Хавьер наклоняет голову.
– Мигель давно уже здесь живет. Он дал несколько дельных советов.
Я сажусь в постели.
– Ты рассказал про нее Мигелю?
– В двух словах. Только то, что ты ее ищешь.
– Хавьер, это мое личное дело. С тобой я поделилась лишь потому, что мы… – Я пытаюсь сформулировать объяснение и издаю раздраженный вздох. – Не лезь.
Он ничуть не пристыжен.
– Есть хорошая новость. Он думает, что узнал ее.
– Плевать. Повторяю: это мое личное дело – не твое.
Словно не слыша меня, Хавьер берет с прикроватной тумбочки мой телефон и дает его мне.
– Забей мой номер и пришли свой.
Я сверлю его гневным взглядом.
– Что ты себе позволяешь!
Наконец он опускает голову.
– Ты сердишься, gatita? Я ведь только хотел помочь.
Долгое мгновение я просто смотрю на него. Во мне бушует буря негативных эмоций: я в полном смятении, расстроена, обижена за то, что посягнули на мои права. И в то же время понимаю, что меня сильно влечет к нему.
– Я не привыкла, чтобы мужчины мной распоряжались.
– Я не хотел…
– Пожалуйста, больше не лезь в мои дела, если тебя не просят.
Хавьер садится на кровать возле меня, убирает мне за уши волосы.
– Не сердись.
– Уже рассердилась. – Я шлепаю его по руке.
Смеясь, он пытается поймать мою ладонь – не получается.
– Прости.
– Я не шучу. Ты, что, не понимаешь?
– Понимаю. Клянусь. – Хавьер протягивает мне руку, ладонью вверх. – Больше я не стану тебе помогать.
Смягчившись, я хватаю свой телефон и набираю цифры, которые он диктует, потом звоню ему, чтобы мой номер остался в его телефоне. Тот сигналит на столе в кухне.
– Готово.
Его лицо медленно расплывается в благодарной улыбке.
– Тогда до вечера.
Я поворачиваюсь на бок, провожая его взглядом. Мое тело разморено после любовных ласк, все члены ломит приятная истома. У двери Хавьер на секунду задерживается. Я машу ему. Он в ответ выдувает воздушный поцелуй.
Смешно. И мило. Я не настолько глупа, чтобы влюбляться в обаятельного мужчину, терять из-за него голову, и все же… Впрочем, наша связь ограничена рамками обстоятельств.

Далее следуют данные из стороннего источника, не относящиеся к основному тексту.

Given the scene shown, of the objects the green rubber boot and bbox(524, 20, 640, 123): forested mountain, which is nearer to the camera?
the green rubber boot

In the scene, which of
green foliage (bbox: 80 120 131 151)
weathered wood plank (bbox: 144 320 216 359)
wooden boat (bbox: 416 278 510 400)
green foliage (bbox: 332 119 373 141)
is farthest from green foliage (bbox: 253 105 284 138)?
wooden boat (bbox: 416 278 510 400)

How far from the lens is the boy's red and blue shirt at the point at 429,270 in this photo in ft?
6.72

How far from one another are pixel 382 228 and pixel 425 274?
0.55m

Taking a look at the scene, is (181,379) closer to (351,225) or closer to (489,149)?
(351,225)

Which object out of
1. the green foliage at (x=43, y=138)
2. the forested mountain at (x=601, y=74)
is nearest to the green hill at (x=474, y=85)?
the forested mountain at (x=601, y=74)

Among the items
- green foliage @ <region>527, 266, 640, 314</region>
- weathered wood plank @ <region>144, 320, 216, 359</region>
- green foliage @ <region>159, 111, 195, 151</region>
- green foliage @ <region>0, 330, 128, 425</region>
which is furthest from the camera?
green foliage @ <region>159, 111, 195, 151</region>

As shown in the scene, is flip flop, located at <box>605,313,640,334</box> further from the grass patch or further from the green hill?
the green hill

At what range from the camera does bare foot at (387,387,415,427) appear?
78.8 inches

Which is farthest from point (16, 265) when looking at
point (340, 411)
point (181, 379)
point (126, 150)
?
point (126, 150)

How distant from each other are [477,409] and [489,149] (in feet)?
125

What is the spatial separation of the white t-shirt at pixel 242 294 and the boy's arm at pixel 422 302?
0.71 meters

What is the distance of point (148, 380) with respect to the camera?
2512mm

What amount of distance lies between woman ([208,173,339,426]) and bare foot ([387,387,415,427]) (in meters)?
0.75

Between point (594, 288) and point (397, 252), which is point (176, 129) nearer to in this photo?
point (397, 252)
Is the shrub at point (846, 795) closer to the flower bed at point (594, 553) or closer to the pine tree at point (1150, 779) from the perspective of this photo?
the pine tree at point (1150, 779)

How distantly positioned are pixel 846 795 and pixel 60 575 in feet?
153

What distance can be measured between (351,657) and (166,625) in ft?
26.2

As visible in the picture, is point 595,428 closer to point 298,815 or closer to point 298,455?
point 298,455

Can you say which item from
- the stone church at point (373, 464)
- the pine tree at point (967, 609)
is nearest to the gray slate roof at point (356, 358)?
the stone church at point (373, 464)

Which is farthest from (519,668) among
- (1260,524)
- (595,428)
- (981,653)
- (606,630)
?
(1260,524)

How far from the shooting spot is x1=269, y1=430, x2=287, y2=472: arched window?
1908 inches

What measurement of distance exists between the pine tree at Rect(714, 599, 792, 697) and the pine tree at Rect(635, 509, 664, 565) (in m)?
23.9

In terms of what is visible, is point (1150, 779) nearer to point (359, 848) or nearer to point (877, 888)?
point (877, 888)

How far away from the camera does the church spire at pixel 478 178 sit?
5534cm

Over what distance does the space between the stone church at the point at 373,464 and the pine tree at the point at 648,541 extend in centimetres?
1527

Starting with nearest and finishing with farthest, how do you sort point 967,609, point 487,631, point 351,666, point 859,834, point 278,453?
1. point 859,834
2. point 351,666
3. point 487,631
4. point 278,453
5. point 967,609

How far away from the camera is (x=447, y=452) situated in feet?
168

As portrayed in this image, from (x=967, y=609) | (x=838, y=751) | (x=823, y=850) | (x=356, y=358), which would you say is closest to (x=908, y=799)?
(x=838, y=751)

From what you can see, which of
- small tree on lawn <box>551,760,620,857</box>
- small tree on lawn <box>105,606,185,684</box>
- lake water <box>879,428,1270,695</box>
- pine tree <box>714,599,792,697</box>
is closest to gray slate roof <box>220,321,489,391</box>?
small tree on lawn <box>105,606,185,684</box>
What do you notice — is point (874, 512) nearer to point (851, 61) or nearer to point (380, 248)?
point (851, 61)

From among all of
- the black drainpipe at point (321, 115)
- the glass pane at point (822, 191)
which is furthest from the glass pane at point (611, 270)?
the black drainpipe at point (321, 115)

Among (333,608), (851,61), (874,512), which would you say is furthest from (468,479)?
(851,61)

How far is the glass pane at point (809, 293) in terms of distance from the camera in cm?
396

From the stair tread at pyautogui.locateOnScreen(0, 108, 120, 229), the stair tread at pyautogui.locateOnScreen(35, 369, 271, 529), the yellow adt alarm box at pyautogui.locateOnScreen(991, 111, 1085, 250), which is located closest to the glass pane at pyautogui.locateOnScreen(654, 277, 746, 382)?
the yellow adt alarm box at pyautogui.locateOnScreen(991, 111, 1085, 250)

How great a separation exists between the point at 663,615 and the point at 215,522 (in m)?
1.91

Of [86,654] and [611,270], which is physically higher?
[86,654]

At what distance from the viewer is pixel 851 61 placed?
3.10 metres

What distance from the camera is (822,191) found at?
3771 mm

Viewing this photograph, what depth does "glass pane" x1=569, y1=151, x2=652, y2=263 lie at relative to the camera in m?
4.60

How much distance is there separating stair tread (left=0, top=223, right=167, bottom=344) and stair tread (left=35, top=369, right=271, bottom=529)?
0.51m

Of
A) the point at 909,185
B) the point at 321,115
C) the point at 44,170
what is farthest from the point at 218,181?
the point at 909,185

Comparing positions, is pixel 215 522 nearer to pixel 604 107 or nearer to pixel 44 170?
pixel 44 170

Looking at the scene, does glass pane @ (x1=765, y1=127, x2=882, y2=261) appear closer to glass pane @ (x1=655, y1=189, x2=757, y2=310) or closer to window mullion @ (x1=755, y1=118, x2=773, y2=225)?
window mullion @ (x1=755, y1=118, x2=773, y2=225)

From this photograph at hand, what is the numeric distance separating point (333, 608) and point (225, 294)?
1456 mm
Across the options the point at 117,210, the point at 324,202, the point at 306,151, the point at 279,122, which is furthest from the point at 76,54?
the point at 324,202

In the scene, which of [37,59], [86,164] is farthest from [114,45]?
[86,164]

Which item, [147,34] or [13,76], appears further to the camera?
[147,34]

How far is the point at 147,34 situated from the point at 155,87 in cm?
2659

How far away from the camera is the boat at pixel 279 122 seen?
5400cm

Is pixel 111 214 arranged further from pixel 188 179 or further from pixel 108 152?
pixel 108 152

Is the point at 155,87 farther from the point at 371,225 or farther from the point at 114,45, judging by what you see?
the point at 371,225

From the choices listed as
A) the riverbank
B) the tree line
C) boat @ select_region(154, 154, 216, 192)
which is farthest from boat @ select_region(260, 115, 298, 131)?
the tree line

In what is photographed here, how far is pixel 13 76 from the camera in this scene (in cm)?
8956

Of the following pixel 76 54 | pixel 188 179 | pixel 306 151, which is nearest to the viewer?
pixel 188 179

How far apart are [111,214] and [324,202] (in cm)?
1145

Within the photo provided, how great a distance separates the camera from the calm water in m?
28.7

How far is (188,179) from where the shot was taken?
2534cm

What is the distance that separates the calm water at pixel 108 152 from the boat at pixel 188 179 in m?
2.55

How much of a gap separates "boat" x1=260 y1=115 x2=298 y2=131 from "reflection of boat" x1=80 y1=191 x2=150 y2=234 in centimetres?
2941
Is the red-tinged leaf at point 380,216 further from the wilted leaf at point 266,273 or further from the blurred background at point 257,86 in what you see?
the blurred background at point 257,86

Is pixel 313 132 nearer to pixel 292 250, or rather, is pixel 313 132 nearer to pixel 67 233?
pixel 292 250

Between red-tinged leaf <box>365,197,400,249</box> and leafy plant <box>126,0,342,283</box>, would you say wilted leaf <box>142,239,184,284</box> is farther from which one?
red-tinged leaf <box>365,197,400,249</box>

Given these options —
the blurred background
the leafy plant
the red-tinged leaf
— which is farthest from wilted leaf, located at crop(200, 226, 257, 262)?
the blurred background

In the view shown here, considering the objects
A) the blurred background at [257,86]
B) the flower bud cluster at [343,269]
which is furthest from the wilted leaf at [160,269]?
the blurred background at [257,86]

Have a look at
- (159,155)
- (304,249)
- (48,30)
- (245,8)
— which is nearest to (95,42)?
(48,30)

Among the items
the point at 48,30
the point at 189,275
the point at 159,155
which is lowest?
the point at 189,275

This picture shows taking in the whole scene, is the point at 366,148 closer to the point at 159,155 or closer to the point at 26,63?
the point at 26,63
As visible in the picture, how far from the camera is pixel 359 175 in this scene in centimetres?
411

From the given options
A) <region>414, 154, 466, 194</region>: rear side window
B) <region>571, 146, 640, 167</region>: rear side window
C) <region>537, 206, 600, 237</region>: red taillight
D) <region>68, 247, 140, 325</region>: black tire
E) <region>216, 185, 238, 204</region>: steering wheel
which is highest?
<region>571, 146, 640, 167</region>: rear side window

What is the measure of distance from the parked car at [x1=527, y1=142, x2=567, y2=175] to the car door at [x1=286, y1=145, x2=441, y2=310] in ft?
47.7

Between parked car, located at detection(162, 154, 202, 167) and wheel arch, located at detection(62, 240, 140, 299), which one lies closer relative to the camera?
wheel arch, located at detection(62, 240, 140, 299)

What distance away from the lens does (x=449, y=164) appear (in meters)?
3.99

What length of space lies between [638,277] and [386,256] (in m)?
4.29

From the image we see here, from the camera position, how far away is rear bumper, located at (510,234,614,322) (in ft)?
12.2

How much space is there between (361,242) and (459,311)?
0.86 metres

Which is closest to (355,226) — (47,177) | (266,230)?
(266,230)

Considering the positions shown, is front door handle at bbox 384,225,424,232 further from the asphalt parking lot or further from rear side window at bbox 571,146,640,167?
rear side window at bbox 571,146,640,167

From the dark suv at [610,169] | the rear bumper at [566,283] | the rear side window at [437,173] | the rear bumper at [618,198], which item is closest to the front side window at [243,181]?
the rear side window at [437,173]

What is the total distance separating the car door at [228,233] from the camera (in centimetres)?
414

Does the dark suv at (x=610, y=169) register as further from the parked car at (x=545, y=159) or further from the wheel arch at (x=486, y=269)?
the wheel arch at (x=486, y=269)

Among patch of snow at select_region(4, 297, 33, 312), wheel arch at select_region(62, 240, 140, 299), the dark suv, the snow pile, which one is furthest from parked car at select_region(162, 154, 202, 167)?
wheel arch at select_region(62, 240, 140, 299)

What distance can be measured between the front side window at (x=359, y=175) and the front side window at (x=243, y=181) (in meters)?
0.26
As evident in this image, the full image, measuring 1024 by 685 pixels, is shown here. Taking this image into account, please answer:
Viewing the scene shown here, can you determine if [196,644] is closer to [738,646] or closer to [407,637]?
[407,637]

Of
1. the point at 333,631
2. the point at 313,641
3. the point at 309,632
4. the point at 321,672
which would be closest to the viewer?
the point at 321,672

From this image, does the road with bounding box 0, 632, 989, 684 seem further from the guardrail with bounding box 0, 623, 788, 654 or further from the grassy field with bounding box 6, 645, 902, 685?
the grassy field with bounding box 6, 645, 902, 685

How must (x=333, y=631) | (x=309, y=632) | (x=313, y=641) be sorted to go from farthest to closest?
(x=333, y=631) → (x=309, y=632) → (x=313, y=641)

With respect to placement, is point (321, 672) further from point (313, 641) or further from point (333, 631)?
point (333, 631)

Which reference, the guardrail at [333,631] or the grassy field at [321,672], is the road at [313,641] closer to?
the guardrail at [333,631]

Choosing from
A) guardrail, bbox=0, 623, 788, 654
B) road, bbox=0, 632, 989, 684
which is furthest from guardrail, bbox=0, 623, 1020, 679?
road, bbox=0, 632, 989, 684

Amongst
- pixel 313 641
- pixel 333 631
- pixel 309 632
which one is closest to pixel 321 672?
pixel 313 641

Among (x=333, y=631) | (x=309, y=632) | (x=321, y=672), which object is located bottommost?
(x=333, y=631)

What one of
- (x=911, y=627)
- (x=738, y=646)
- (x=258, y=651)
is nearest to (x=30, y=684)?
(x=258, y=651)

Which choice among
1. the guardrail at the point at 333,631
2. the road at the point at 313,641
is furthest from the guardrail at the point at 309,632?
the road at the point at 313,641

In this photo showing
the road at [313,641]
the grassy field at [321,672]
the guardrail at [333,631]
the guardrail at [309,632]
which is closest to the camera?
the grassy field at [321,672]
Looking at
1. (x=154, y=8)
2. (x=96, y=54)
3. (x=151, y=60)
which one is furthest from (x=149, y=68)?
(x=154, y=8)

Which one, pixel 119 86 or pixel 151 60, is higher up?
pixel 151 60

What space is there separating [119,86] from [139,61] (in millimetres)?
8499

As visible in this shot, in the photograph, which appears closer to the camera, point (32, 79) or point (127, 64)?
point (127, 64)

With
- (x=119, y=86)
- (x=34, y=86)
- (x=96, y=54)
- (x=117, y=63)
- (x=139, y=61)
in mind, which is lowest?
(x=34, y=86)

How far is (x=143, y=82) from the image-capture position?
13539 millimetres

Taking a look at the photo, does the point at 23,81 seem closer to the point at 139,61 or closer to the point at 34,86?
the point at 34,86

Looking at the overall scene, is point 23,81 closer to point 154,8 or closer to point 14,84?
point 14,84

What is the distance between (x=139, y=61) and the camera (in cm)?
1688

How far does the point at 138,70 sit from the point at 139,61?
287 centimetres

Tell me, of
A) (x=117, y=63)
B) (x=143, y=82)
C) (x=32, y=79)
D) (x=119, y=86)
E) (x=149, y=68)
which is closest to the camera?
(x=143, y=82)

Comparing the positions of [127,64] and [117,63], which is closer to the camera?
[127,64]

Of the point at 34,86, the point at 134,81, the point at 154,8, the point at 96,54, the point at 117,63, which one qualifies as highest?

В сущности, мне ничто не грозит.
Я опрокидываюсь на спину и смотрю на гавань. Синева воды переливается радужными бликами. Сегодня утром парусников нет, зато в открытое море направляется приземистая баржа. Я перевожу взгляд на соседние офисные здания. В них пробуждается жизнь. В окне одного я вижу женщину в темно-синей зауженной юбке. Она торопливо выходит в коридор и вскоре появляется в другом помещении. Смогла бы я жить так, как она? Работать в офисе, перебирая за столом бумажки, ходить на работу в модных нарядах? В Окленде.
Пожалуй, нет. Это совсем не мое. По больнице я, конечно, не скучаю. Впрочем, я в отпуске всего-то несколько дней. Пока у меня не было особо времени подумать, чем еще я могла бы заняться, что меня манит. Если вообще что-то манит. Не исключено, что поездка сюда – это мой шанс подзарядить батареи.
Если бы не Бродяга, я пополнила бы ряды добровольцев одной из таких организаций, как «Красный Крест» или «Врачи без границ». Или «Корпус мира».
Но я не могу оставить Бродягу.
Кстати, раз уж я вспомнила про Бродягу, надо бы позвонить маме. Откинув одеяло, я голышом иду в душ, потом одеваюсь и варю кофе. Пока он готовится, я пишу маме SMS, спрашиваю, есть ли у нее время пообщаться со мной по «ФейсТайм».